For people like me, those who love meat in many forms but wish to be protected from the realities of the food supply chain, it can be a jarring read. It lays out the harsh realities of the jobs people must do in order for all of us to be fed.

I would basically suck as a frontiersman. I love steak. And chicken. And turkey. And pork. And I prefer to find all of those items in their natural environment; wrapped in styrene in my grocer’s freezer or refrigerator. I couldn’t be a hunter. I’d be far more likely to take Bambi home and let it stay in the guest bedroom than to convert it into venison. At the same time, I am thankful that there are people who are capable of completing these tasks, so the rest of us can eat. I’ve often told my sister, whose family is highly self-sufficient in the hunt it/ slaughter it/ butcher it/ freeze it for a rainy day genre, that when the fall of society comes I am headed to their place in Colorado. They can hunt and forage and feed us after the end of days. My job will be to maintain the compound’s website.

Of course, that all is contingent on my wife and I having enough ammo to make it through heavily armed Mississippi. 

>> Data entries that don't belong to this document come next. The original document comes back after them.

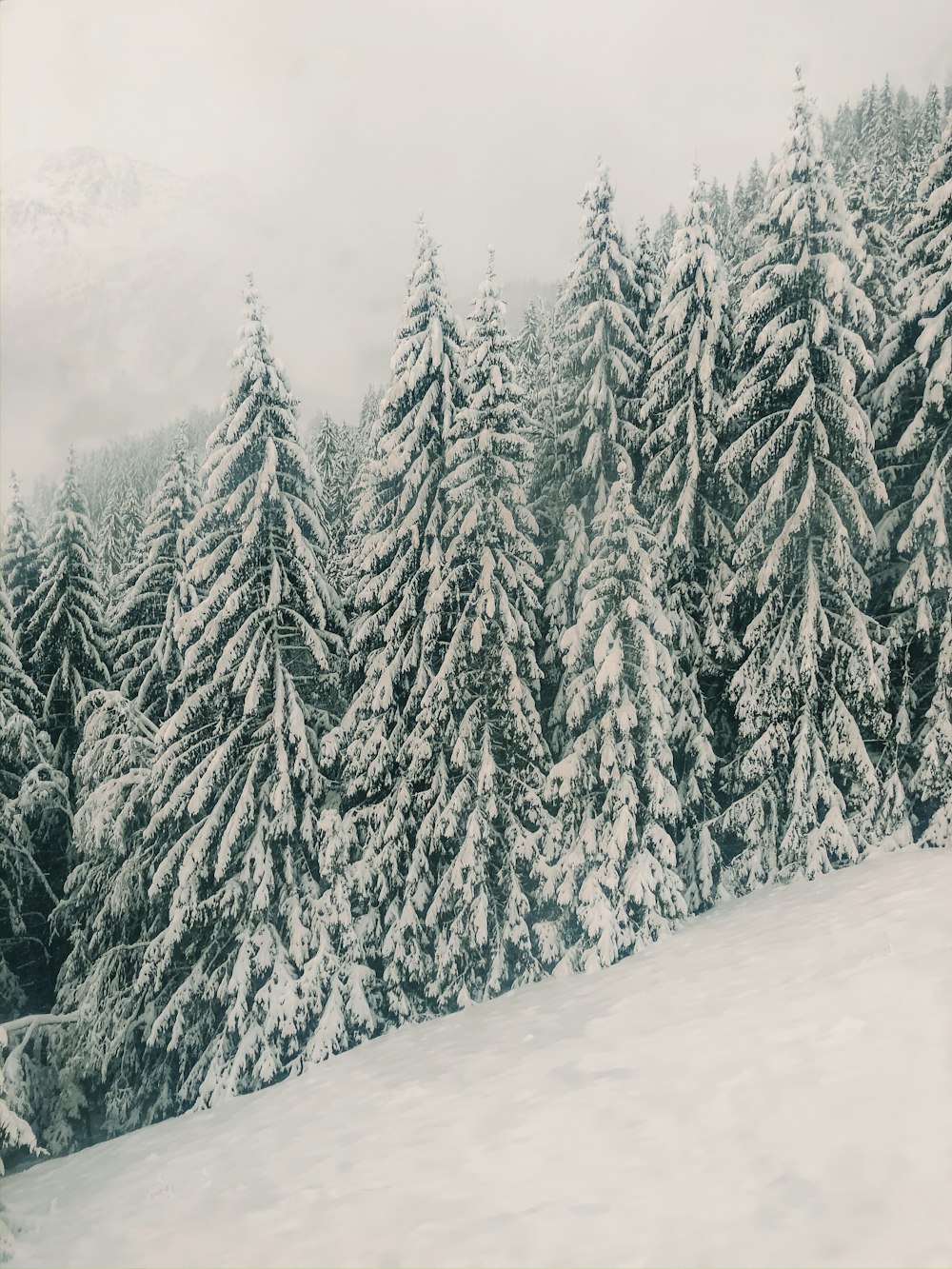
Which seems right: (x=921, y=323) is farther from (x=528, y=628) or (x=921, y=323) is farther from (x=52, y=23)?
(x=52, y=23)

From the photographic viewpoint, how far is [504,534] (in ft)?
53.2

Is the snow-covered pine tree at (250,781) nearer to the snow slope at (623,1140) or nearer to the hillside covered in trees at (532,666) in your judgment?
the hillside covered in trees at (532,666)

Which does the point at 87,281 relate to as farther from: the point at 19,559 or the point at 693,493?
the point at 693,493

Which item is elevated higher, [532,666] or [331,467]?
[331,467]

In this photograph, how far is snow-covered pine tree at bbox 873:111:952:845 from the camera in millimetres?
14320

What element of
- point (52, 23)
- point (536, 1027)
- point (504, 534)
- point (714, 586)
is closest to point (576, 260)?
point (504, 534)

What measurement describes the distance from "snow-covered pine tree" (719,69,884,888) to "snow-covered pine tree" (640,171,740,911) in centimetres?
80

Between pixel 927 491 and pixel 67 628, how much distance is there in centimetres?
2221

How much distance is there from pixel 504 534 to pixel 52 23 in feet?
82.6

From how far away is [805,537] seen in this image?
51.0ft

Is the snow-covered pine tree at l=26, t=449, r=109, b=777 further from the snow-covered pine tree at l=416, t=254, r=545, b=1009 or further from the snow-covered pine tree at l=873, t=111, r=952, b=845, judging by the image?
the snow-covered pine tree at l=873, t=111, r=952, b=845

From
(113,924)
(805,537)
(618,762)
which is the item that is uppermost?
(805,537)

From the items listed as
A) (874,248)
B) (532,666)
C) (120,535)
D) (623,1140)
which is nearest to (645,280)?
(874,248)

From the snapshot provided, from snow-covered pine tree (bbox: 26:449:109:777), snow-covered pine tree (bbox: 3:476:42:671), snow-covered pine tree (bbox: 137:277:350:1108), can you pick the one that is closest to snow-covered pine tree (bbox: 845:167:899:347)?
snow-covered pine tree (bbox: 137:277:350:1108)
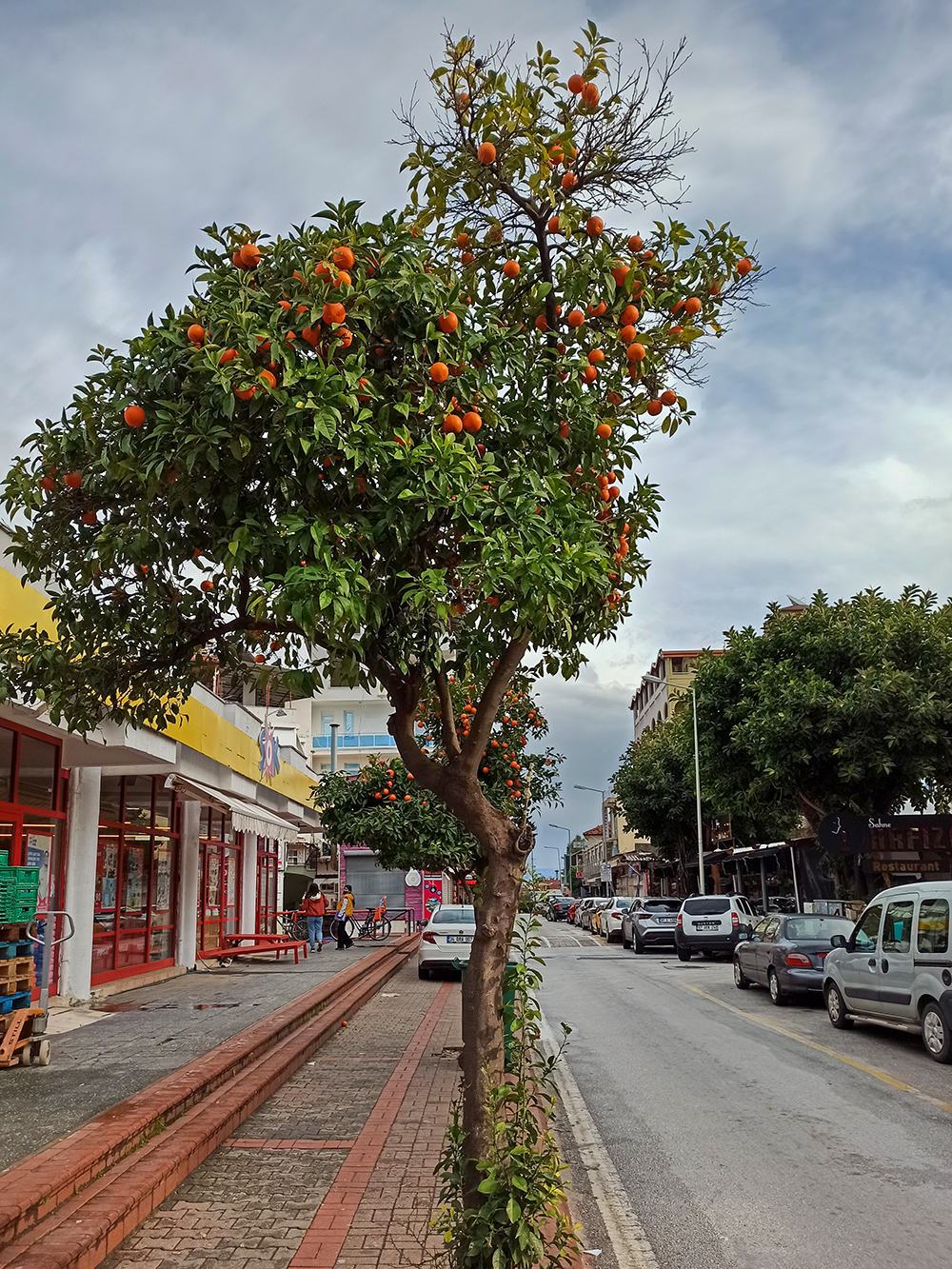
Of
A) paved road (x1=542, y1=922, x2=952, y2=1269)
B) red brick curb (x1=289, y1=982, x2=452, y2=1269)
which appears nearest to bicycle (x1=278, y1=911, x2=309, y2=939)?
paved road (x1=542, y1=922, x2=952, y2=1269)

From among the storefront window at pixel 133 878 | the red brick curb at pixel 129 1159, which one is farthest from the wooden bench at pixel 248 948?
the red brick curb at pixel 129 1159

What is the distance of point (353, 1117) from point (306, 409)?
5.88 m

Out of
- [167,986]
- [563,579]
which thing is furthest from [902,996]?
[167,986]

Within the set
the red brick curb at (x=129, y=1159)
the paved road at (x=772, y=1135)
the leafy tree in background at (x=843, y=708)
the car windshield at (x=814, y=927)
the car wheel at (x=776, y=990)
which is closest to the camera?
the red brick curb at (x=129, y=1159)

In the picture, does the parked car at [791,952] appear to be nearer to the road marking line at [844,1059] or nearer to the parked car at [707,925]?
the road marking line at [844,1059]

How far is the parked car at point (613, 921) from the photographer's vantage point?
3594cm

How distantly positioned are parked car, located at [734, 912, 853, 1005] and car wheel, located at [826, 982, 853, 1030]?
1.84 metres

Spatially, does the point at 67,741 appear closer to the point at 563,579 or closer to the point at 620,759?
the point at 563,579

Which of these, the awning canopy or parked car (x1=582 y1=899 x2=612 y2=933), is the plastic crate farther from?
parked car (x1=582 y1=899 x2=612 y2=933)

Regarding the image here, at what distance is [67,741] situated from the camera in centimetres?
1301

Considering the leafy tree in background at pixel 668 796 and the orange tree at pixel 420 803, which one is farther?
the leafy tree in background at pixel 668 796

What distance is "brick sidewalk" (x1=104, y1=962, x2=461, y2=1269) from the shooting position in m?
5.31

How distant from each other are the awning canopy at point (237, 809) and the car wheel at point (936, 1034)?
10805mm

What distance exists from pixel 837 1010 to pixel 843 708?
9.22m
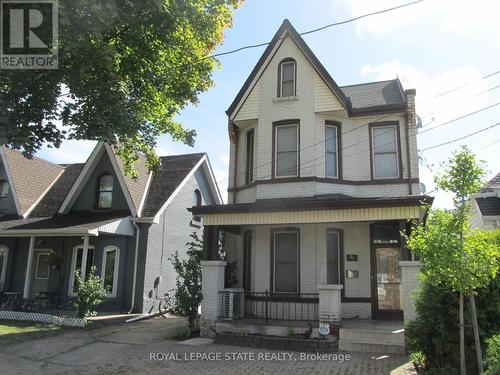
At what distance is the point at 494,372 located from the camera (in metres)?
5.37

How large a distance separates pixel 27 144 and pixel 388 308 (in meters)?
10.6

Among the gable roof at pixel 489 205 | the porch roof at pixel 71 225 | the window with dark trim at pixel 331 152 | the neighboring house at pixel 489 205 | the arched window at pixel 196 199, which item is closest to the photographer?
the neighboring house at pixel 489 205

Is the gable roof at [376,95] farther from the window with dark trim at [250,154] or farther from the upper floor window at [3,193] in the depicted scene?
the upper floor window at [3,193]

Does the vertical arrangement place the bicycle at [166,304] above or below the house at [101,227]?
below

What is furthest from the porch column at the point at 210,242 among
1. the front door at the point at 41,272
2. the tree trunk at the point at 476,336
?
the front door at the point at 41,272

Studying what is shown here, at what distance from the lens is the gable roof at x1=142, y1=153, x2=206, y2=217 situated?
18.4 meters

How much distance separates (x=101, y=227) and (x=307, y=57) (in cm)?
998

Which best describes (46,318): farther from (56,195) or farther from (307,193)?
(307,193)

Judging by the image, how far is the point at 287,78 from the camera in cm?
1454

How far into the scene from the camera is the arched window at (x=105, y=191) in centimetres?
1919

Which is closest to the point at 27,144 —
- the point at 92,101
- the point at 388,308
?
the point at 92,101

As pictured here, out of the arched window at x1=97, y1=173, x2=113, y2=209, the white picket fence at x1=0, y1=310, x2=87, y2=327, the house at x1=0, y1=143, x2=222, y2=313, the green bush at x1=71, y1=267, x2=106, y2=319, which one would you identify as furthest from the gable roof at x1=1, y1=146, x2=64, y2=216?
the green bush at x1=71, y1=267, x2=106, y2=319

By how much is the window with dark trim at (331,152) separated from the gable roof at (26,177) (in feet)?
49.0

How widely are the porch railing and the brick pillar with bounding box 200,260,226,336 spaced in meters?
0.22
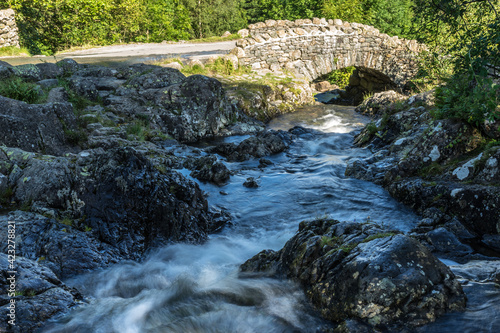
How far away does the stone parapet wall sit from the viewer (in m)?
18.3

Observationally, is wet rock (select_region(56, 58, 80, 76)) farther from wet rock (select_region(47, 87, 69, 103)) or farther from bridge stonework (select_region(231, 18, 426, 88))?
bridge stonework (select_region(231, 18, 426, 88))

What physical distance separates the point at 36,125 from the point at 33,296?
4.92 metres

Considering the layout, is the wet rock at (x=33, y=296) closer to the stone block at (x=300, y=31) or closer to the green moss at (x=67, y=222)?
the green moss at (x=67, y=222)

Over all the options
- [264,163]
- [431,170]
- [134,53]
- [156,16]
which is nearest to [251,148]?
[264,163]

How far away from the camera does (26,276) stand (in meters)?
3.84

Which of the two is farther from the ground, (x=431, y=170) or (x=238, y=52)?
(x=238, y=52)

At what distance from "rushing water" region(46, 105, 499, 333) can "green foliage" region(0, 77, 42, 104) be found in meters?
5.21

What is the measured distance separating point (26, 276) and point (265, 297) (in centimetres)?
267

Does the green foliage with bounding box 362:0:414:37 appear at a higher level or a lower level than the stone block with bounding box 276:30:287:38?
higher

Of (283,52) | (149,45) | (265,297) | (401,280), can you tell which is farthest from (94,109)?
(149,45)

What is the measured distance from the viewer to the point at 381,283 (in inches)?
136

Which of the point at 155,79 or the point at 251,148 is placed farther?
the point at 155,79

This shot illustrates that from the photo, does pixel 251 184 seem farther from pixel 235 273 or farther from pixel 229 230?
pixel 235 273

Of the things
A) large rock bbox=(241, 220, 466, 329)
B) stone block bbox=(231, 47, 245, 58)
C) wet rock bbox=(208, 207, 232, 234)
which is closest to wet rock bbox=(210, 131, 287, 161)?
wet rock bbox=(208, 207, 232, 234)
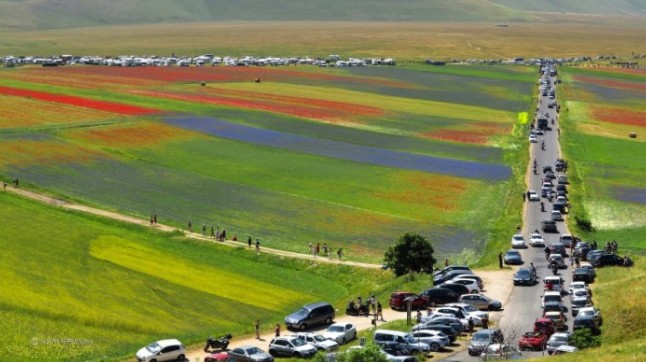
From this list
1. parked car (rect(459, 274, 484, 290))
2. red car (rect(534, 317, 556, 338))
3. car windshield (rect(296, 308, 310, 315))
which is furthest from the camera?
parked car (rect(459, 274, 484, 290))

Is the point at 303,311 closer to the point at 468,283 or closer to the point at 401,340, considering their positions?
the point at 401,340

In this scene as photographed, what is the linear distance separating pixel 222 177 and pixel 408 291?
38.8 metres

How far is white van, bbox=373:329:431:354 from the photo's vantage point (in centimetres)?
4672

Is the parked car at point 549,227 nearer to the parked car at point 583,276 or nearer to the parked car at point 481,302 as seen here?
the parked car at point 583,276

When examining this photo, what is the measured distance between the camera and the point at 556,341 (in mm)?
47469

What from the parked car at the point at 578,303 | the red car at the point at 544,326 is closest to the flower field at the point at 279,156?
the parked car at the point at 578,303

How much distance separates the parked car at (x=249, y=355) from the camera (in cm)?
4669

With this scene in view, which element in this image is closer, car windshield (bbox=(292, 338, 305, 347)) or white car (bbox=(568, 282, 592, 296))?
car windshield (bbox=(292, 338, 305, 347))

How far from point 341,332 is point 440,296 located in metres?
9.70

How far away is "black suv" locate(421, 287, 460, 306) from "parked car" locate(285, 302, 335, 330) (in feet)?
18.4

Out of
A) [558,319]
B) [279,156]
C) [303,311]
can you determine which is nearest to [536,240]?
[558,319]

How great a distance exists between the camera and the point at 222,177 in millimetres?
98000

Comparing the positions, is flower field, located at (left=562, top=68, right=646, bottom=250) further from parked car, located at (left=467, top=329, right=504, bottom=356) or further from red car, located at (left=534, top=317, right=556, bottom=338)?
parked car, located at (left=467, top=329, right=504, bottom=356)

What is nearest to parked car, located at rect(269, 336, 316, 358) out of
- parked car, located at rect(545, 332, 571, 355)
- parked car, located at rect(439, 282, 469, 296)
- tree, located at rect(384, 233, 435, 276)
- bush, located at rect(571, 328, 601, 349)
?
parked car, located at rect(545, 332, 571, 355)
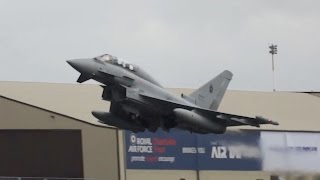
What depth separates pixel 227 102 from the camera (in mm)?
70625

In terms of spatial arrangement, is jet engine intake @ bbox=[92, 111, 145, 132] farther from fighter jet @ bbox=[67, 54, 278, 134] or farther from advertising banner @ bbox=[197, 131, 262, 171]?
advertising banner @ bbox=[197, 131, 262, 171]

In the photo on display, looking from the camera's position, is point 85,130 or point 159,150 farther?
point 159,150

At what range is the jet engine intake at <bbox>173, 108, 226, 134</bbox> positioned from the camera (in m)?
39.9

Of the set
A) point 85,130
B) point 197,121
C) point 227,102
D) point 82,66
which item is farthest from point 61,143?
point 82,66

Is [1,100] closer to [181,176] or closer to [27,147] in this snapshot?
[27,147]

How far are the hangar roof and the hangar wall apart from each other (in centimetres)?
92

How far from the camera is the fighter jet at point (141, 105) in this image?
39.0 metres

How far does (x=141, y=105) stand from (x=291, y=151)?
91.5ft

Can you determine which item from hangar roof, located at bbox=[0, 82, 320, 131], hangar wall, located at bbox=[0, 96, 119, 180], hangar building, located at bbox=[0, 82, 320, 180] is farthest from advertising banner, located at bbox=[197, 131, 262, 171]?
hangar wall, located at bbox=[0, 96, 119, 180]

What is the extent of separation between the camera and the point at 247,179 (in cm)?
6250

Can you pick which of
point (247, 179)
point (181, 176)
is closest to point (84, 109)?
point (181, 176)

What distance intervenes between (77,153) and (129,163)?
12.8 ft

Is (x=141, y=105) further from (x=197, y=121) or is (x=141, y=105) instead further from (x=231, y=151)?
(x=231, y=151)

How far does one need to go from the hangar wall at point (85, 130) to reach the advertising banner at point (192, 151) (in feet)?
5.31
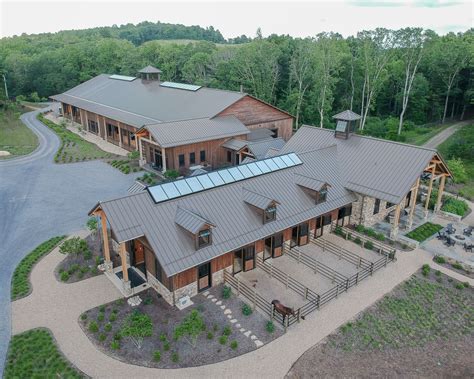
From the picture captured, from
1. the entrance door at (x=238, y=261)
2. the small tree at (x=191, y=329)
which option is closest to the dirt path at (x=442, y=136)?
the entrance door at (x=238, y=261)

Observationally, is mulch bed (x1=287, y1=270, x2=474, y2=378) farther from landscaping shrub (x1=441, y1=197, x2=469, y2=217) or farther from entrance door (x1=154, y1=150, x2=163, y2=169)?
entrance door (x1=154, y1=150, x2=163, y2=169)

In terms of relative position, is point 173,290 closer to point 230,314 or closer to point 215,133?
point 230,314

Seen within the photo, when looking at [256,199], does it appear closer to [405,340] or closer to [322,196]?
[322,196]

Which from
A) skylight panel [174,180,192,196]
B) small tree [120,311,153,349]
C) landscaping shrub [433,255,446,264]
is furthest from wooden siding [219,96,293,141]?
small tree [120,311,153,349]

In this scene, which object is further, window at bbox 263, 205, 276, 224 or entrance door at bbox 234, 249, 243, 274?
entrance door at bbox 234, 249, 243, 274

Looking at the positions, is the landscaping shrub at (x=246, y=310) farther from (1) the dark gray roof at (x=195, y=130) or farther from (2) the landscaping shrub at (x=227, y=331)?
(1) the dark gray roof at (x=195, y=130)

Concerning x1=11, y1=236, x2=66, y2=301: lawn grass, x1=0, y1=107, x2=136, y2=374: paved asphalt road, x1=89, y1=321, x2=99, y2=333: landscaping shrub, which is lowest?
x1=89, y1=321, x2=99, y2=333: landscaping shrub
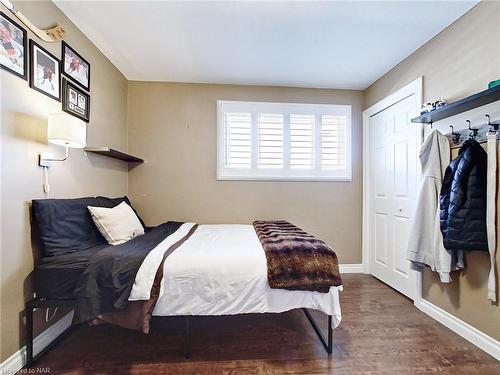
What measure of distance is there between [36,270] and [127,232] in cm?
66

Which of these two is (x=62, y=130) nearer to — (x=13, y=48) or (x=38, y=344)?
(x=13, y=48)

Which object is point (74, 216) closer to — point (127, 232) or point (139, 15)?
point (127, 232)

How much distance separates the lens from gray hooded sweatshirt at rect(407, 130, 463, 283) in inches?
80.4

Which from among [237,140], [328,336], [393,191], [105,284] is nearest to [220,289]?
[105,284]

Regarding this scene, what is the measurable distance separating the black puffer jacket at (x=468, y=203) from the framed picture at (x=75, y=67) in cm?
326

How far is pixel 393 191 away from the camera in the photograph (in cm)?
288

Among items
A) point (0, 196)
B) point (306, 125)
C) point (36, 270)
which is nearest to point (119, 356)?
point (36, 270)

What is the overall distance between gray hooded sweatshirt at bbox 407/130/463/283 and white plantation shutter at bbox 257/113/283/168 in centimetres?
166

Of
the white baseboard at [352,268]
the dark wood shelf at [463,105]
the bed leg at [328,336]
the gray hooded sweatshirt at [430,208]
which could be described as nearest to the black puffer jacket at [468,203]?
the gray hooded sweatshirt at [430,208]

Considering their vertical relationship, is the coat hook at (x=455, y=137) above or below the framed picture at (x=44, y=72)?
below

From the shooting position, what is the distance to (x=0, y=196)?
4.73 feet

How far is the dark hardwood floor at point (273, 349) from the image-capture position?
1579mm

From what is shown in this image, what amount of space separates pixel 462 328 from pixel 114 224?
119 inches

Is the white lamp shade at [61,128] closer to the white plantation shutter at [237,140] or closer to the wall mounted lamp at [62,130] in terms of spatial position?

The article starts with one disturbing example when it describes the changes made in the “live hanging room”, a place where many injuries used to occur. For those of you like me, who believed turkeys were just hard plastic coated balls of meat in the grocer’s freezer, this article will be a shock. They were apparently live animals first.

Who knew? 

From a workers’ compensation perspective, it is a very informative piece. It highlights the extreme challenges some companies have in making their workplace safe for the people who have some pretty dangerous jobs. These are things most of us never have to think about. One example was on the “disassembly line”, where they had to stagger their employees to be far enough from each other to reduce “buddy cuts”, where someone could be sliced by a co-workers rapidly moving blade.

It turns out that Butterball’s 7,200 employees churn out about 85 million turkeys a year. One plant alone produces 60,000 frozen plastic coated balls of delicious goodness every single day. We should be thankful that there are people willing to do this type of work, and equally gratified that their employer has been working with an eye for their safety.

But I will warn you before you read that article. It can be a bit disturbing. If you are in any way like me when it comes to the realities of the food chain, you may find yourself questioning who really is the bigger butterball.